Sometimes as a leader, you will need to communicate with a person who you know to be difficult or who has a reputation of being difficult. In those instances, for an effective engagement and an intended positive outcome, there are some safeguards to consider.
Dealing With Known Problem Players
Means “Covering Your Actions” (CYA)
In Non-Confrontational Ways
There are clues that you have a possible problem ahead of you and that a person is branded as “bad luggage” (although management has not or is unwilling to free up their future for other career opportunities at the health benefit to an organization):
1. If the employees of an individual turn over faster than they do
2. If colleagues leave, quit or take a lateral transfer faster than the individual in question gets promoted
3. If peers to an individual limit their exposure to them, don’t go out of their way to engage them and are reluctant to give you insight to how best to engage them when you ask for coaching guidance
4. If you have ever witnessed individuals having communication implosions with a person
5. If vendors have more critical than constructive comments about an individual
6. If a long-standing, positively contributing event, program, initiative or service is attacked by an individual for the sake of drawing attention to him or herself
7. If you have ever been mislead or used by an individual
8. If you know a person is a political animal and they use people – at the expense of the organization – for their own goals
9. If a person uses their position (tenure with the organization, age, gender, race, personal connections, etc.) as their insurance policy for not being “terminated”
Many times, problem and difficult players are a cancer
with which leadership refuses to deal.
In that wake, many times more contributing forces
to organizational success are lost!
Forecasting problematic players to communicate with is easy if one pays attention to the numerous clues. The question then evolves to how best to engage them for solution-oriented, organization-benefiting outcomes. If you have someone like this in your organization, consider these strategies:
1. Pre E-mail or Correspondence – Look for an opportunity for an upcoming initiative on which the two of you will work together. After your initial dialogue, e-mail them an after-action review, recapping your understanding of the essential 5-Ws and 1-H (Who, What, When, Where, Why, How). In essence, make sure you specifically speak to – in a non-confrontational manner – any item that the person has previously demonstrated to be a point of contention. Then send a copy to all appropriate supervisors, vendors, clients, etc. This will be a positive intention e-mail, and the copy provides for initial documentation that will motivate the other party to constructively participate when they see others have received copies. You can preface the reason of sending copies to others under the pretense, “If anyone has suggestions as to how any of us can attain a higher level of success with our individual responsibilities, please share immediately.”

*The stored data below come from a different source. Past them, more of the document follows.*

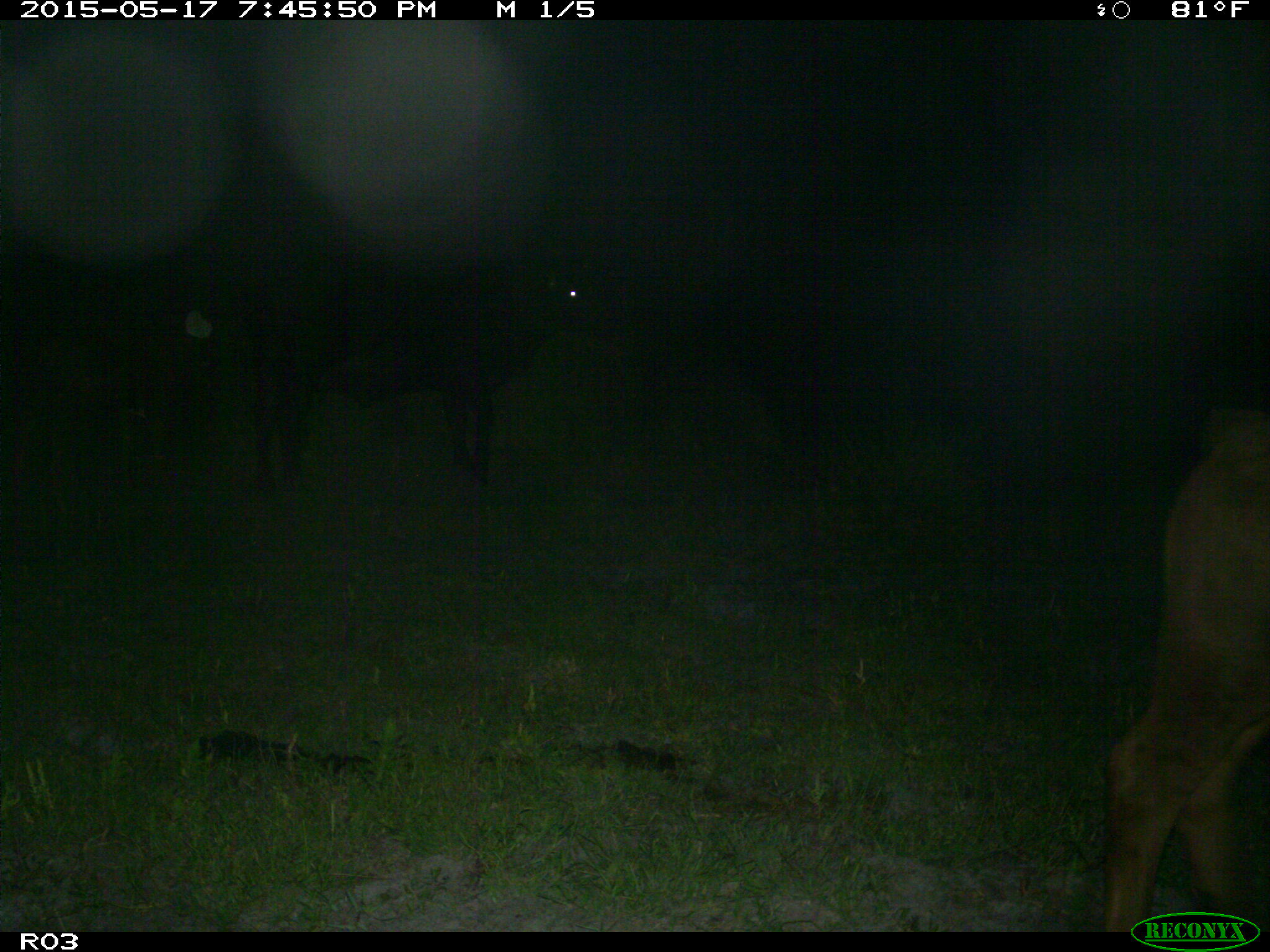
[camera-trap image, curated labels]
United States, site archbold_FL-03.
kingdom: Animalia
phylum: Chordata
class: Mammalia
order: Artiodactyla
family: Bovidae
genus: Bos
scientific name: Bos taurus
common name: domestic cow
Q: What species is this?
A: Bos taurus (domestic cow).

2. Backup Documentation – In heightened situations where you know someone to be difficult and you really need to cover your actions, keep appropriate documentation off site. When push comes to shove, documentation always wins if you have the facts. Then, and only then, will a habitual problem player be held accountable and possibly purged from an organization!
3. Assume Follow Up – Between when you initially talk about doing anything and when it is actually done, determine consistent and regular interval update times to ensure they are on track. By doing this, you will avoid deadline implosions. This may mean setting check points in your PDA, calendars, tickler-systems or day planners. At each of these check points (again in a non-confrontational manner), document and send a follow-up correspondence to them with copies to all appropriate parties in the universe – otherwise it is your word versus theirs!
4. Involve Neutral Parties – As appropriate, identify neutral third parties, whom the other person appears to respect and that you can accept as well. Engage them early and often to enhance one another’s actions plans for greater efficiency. By doing so, you are not focusing energies or attention on one another as personalities, but rather on the mutual gains. Thus, interactions will also begin to condition the perceived difficult player to be less difficult in your presence.
5. Stay Focused on Big Picture – Another way to avoid the personal involvement with problem players in communication is to ensure your goal is always the end game of the organization. Tie your communications to that of the organization’s Mission Statement, and it will become increasingly more difficult for the traditional problem player to challenge you or attempt to undermine your initiatives!
6. Alliance Communications – Associate your communication subject matter to others that have bought into it or are supporting it. Problem players are more inclined to come after you when it appears to be a “You versus Them” format. Likewise, they tend to be less confrontational when you seem to be a part of a bigger grouping. It could sound like this, “In talking with Susan, Tom and Chris, they thought it would be in our best interest if we…” Now, whatever you present appears to be part of a larger energy force
7. It is a fact of organizational reality that many times that which holds an organization back from peak performance is not an outside force, but rather an internal one. And yes, it is also true that far too often these people are just clever enough (not actually smart enough) to play the system to their advantage that management is intimidated to do their leadership job and intervene with them, coach them, council them or terminate them. They become an actual passive-aggressive cancer to an organization.
As a managerial-leader you don’t have to become a victim of them. You need merely become a better communicator in the presence of them.